Copy out the entries below, swapping each "black boot" for "dark boot" and keeping everything else the same.

Excerpts of spatial question data:
..........

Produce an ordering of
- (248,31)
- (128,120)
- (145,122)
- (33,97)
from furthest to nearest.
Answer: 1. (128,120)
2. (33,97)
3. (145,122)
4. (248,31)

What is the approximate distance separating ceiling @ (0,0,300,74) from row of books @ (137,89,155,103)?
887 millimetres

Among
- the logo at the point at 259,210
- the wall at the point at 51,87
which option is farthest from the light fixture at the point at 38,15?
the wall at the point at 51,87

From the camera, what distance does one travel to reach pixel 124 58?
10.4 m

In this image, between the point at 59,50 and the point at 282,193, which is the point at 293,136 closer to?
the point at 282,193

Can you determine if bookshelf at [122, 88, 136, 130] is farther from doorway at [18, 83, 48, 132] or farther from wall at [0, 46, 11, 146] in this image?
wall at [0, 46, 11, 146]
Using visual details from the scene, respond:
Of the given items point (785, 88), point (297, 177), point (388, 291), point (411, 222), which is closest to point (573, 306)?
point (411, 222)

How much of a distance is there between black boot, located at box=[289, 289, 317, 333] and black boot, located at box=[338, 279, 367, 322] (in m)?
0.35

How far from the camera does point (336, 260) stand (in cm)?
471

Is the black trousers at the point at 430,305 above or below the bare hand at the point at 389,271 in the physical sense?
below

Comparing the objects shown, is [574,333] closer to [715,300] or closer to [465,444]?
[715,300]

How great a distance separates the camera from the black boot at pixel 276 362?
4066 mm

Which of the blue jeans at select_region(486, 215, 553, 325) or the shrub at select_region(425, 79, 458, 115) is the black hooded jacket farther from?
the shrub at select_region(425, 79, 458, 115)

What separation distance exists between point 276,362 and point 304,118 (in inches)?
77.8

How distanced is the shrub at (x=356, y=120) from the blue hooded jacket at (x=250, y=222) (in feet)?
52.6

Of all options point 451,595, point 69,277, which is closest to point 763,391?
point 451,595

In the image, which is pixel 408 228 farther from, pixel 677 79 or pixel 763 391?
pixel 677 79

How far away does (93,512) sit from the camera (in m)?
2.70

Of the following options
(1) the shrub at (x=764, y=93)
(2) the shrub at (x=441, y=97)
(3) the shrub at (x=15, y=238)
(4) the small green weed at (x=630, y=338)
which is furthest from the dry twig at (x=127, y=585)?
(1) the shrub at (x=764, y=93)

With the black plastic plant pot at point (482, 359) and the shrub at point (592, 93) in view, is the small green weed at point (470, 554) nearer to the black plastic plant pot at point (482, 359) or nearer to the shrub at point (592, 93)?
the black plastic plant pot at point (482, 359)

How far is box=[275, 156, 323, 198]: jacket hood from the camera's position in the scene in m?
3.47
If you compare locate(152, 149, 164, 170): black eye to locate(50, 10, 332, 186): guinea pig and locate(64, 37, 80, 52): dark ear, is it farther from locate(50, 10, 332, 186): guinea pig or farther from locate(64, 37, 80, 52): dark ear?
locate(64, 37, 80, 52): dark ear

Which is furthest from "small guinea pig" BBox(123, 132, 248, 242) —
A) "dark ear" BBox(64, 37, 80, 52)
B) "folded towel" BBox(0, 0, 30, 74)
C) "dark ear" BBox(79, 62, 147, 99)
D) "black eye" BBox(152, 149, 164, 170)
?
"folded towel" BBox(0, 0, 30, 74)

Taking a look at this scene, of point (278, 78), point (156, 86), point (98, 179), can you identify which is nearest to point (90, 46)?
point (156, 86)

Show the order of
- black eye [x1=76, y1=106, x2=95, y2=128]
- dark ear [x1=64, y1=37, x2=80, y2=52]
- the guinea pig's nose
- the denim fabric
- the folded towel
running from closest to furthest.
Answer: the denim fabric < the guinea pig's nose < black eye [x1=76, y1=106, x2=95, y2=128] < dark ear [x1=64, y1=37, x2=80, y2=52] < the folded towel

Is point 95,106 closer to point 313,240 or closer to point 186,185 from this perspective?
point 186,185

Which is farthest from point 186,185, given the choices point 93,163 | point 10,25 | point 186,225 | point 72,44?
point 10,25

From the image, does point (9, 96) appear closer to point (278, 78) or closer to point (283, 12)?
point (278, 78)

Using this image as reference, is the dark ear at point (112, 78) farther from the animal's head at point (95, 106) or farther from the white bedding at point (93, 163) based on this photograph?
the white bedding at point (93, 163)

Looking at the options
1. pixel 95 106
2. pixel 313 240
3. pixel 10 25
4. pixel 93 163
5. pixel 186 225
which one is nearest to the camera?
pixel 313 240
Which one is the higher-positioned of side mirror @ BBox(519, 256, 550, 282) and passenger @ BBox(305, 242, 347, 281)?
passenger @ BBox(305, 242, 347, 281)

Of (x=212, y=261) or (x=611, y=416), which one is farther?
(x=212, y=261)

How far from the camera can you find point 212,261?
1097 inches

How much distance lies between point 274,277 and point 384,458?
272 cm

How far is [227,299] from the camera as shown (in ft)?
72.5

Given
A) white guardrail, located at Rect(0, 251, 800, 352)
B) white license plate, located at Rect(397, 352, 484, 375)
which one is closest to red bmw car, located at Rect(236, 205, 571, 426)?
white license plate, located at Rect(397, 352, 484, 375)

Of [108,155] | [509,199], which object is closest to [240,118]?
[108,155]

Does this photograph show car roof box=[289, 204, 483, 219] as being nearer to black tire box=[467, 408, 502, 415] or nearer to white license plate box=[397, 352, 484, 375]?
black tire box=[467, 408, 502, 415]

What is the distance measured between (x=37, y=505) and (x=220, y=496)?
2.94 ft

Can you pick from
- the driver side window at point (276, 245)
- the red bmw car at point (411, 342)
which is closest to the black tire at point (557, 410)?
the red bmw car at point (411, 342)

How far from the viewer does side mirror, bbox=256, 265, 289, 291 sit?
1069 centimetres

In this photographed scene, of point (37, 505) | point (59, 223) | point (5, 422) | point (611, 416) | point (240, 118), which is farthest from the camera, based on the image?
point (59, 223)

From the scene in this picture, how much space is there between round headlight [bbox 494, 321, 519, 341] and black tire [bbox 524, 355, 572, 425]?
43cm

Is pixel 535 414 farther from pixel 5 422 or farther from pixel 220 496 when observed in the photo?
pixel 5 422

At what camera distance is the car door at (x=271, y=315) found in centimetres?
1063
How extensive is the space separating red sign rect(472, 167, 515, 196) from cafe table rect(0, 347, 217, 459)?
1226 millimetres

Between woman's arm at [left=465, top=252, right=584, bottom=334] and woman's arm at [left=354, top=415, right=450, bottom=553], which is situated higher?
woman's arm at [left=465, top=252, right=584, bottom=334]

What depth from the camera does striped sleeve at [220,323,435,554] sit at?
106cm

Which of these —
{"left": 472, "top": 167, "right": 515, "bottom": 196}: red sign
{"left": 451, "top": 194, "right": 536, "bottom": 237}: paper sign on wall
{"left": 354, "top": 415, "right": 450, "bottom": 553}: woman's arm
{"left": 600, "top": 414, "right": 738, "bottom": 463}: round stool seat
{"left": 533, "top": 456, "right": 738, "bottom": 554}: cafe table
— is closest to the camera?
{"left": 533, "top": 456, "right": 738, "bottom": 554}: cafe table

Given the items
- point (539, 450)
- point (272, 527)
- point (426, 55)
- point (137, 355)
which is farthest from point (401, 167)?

..........

RESULT BELOW
Produce an ordering of
- (248,31)
- (128,120)
- (145,122)
- (33,97)
from furthest to nearest.
Answer: 1. (128,120)
2. (33,97)
3. (145,122)
4. (248,31)

What is the approximate distance separating ceiling @ (0,0,300,74) from row of books @ (137,89,155,103)?
887 millimetres

Among
- the logo at the point at 259,210
- the wall at the point at 51,87
which option is farthest from the light fixture at the point at 38,15?
the wall at the point at 51,87

From the camera, what distance does one travel to reach pixel 124 58?
10.4 m

In this image, between the point at 59,50 and the point at 282,193, which is the point at 293,136 closer to?
the point at 282,193

Can you determine if bookshelf at [122, 88, 136, 130] is farther from doorway at [18, 83, 48, 132] or farther from wall at [0, 46, 11, 146] in this image?
wall at [0, 46, 11, 146]
Using visual details from the scene, respond:
Of the given items point (785, 88), point (297, 177), point (388, 291), point (411, 222), which is closest to point (573, 306)?
point (411, 222)

How much of a distance is there between dark boot, located at box=[289, 289, 317, 333] and dark boot, located at box=[338, 279, 367, 322] (in m)?
0.35

How far from the camera does point (336, 260) stand (in cm)?
471

Is the black trousers at the point at 430,305 above or below the bare hand at the point at 389,271 in the physical sense?
below

Comparing the objects shown, is [574,333] closer to [715,300] or closer to [465,444]?
[715,300]

How great a distance separates the camera from the dark boot at pixel 276 362?
4066 mm

Which of the blue jeans at select_region(486, 215, 553, 325) or the shrub at select_region(425, 79, 458, 115) is the black hooded jacket farther from?
the shrub at select_region(425, 79, 458, 115)

What separation distance exists between point 276,362 and point 304,118 (in inches)?
77.8

How distanced is the shrub at (x=356, y=120) from the blue hooded jacket at (x=250, y=222) (in feet)?
52.6

Of all options point 451,595, point 69,277, which is closest to point 763,391?
point 451,595

In the image, which is pixel 408 228 farther from, pixel 677 79 or pixel 763 391?
pixel 677 79

How far away does (93,512) sit from the camera (in m)?
2.70

Of the following options
(1) the shrub at (x=764, y=93)
(2) the shrub at (x=441, y=97)
(3) the shrub at (x=15, y=238)
(4) the small green weed at (x=630, y=338)
which is furthest from the dry twig at (x=127, y=585)?
(1) the shrub at (x=764, y=93)

With the black plastic plant pot at point (482, 359) and the shrub at point (592, 93) in view, is the small green weed at point (470, 554) nearer to the black plastic plant pot at point (482, 359) or nearer to the shrub at point (592, 93)?
the black plastic plant pot at point (482, 359)

How far is box=[275, 156, 323, 198]: jacket hood from the camera's position in the scene in m?
3.47
If you compare locate(152, 149, 164, 170): black eye to locate(50, 10, 332, 186): guinea pig and locate(64, 37, 80, 52): dark ear, is it farther from locate(50, 10, 332, 186): guinea pig or farther from locate(64, 37, 80, 52): dark ear?
locate(64, 37, 80, 52): dark ear

Which is furthest from "small guinea pig" BBox(123, 132, 248, 242) —
A) "dark ear" BBox(64, 37, 80, 52)
B) "folded towel" BBox(0, 0, 30, 74)
C) "dark ear" BBox(79, 62, 147, 99)
D) "black eye" BBox(152, 149, 164, 170)
?
"folded towel" BBox(0, 0, 30, 74)

Taking a look at this scene, of point (278, 78), point (156, 86), point (98, 179), can you identify which is nearest to point (90, 46)?
point (156, 86)

Show the order of
- black eye [x1=76, y1=106, x2=95, y2=128]
- dark ear [x1=64, y1=37, x2=80, y2=52]
- the guinea pig's nose
- the denim fabric
- the folded towel
running from closest to furthest.
Answer: the denim fabric < the guinea pig's nose < black eye [x1=76, y1=106, x2=95, y2=128] < dark ear [x1=64, y1=37, x2=80, y2=52] < the folded towel

Is point 95,106 closer to point 313,240 or closer to point 186,185 from this perspective?
point 186,185

Which is farthest from point 186,185, given the choices point 93,163 | point 10,25 | point 186,225 | point 72,44?
point 10,25

From the image, does point (9, 96) appear closer to point (278, 78) or closer to point (283, 12)?
point (278, 78)

Using this image as reference, is the dark ear at point (112, 78) farther from the animal's head at point (95, 106) or farther from the white bedding at point (93, 163) based on this photograph?
the white bedding at point (93, 163)

Looking at the options
1. pixel 95 106
2. pixel 313 240
3. pixel 10 25
4. pixel 93 163
5. pixel 186 225
which one is nearest to the camera?
pixel 313 240
Which one is the higher-positioned of side mirror @ BBox(519, 256, 550, 282) and passenger @ BBox(305, 242, 347, 281)?
passenger @ BBox(305, 242, 347, 281)

Of (x=212, y=261) or (x=611, y=416), which one is farther?
(x=212, y=261)

How far from the camera can you find point 212,261?
1097 inches

How much distance lies between point 274,277 and point 384,458?
272 cm

How far is [227,299] from the camera as shown (in ft)?
72.5

Given
A) white guardrail, located at Rect(0, 251, 800, 352)
B) white license plate, located at Rect(397, 352, 484, 375)
which one is closest to red bmw car, located at Rect(236, 205, 571, 426)?
white license plate, located at Rect(397, 352, 484, 375)

Of [108,155] | [509,199], which object is closest to [240,118]?
[108,155]

Does this photograph show car roof box=[289, 204, 483, 219] as being nearer to black tire box=[467, 408, 502, 415] or nearer to white license plate box=[397, 352, 484, 375]?
black tire box=[467, 408, 502, 415]

What is the distance measured between (x=37, y=505) and (x=220, y=496)?
2.94 ft

Can you pick from
- the driver side window at point (276, 245)
- the red bmw car at point (411, 342)
which is closest to the black tire at point (557, 410)?
the red bmw car at point (411, 342)

How far from the viewer does side mirror, bbox=256, 265, 289, 291 sit?
1069 centimetres

In this photographed scene, of point (37, 505) | point (59, 223) | point (5, 422) | point (611, 416) | point (240, 118), which is farthest from the camera, based on the image?
point (59, 223)

From the scene in this picture, how much space is there between round headlight [bbox 494, 321, 519, 341] and black tire [bbox 524, 355, 572, 425]?
43cm

Is pixel 535 414 farther from pixel 5 422 or farther from pixel 220 496 when observed in the photo?
pixel 5 422

At what camera distance is the car door at (x=271, y=315) found in centimetres?
1063
How extensive is the space separating red sign rect(472, 167, 515, 196) from cafe table rect(0, 347, 217, 459)?
1226 millimetres

Between woman's arm at [left=465, top=252, right=584, bottom=334] and woman's arm at [left=354, top=415, right=450, bottom=553], which is situated higher?
woman's arm at [left=465, top=252, right=584, bottom=334]

What depth from the camera does striped sleeve at [220,323,435,554] sit at?
106cm

Which of these —
{"left": 472, "top": 167, "right": 515, "bottom": 196}: red sign
{"left": 451, "top": 194, "right": 536, "bottom": 237}: paper sign on wall
{"left": 354, "top": 415, "right": 450, "bottom": 553}: woman's arm
{"left": 600, "top": 414, "right": 738, "bottom": 463}: round stool seat
{"left": 533, "top": 456, "right": 738, "bottom": 554}: cafe table
— is closest to the camera?
{"left": 533, "top": 456, "right": 738, "bottom": 554}: cafe table

Given the items
- point (539, 450)
- point (272, 527)
- point (426, 55)
- point (137, 355)
which is farthest from point (401, 167)?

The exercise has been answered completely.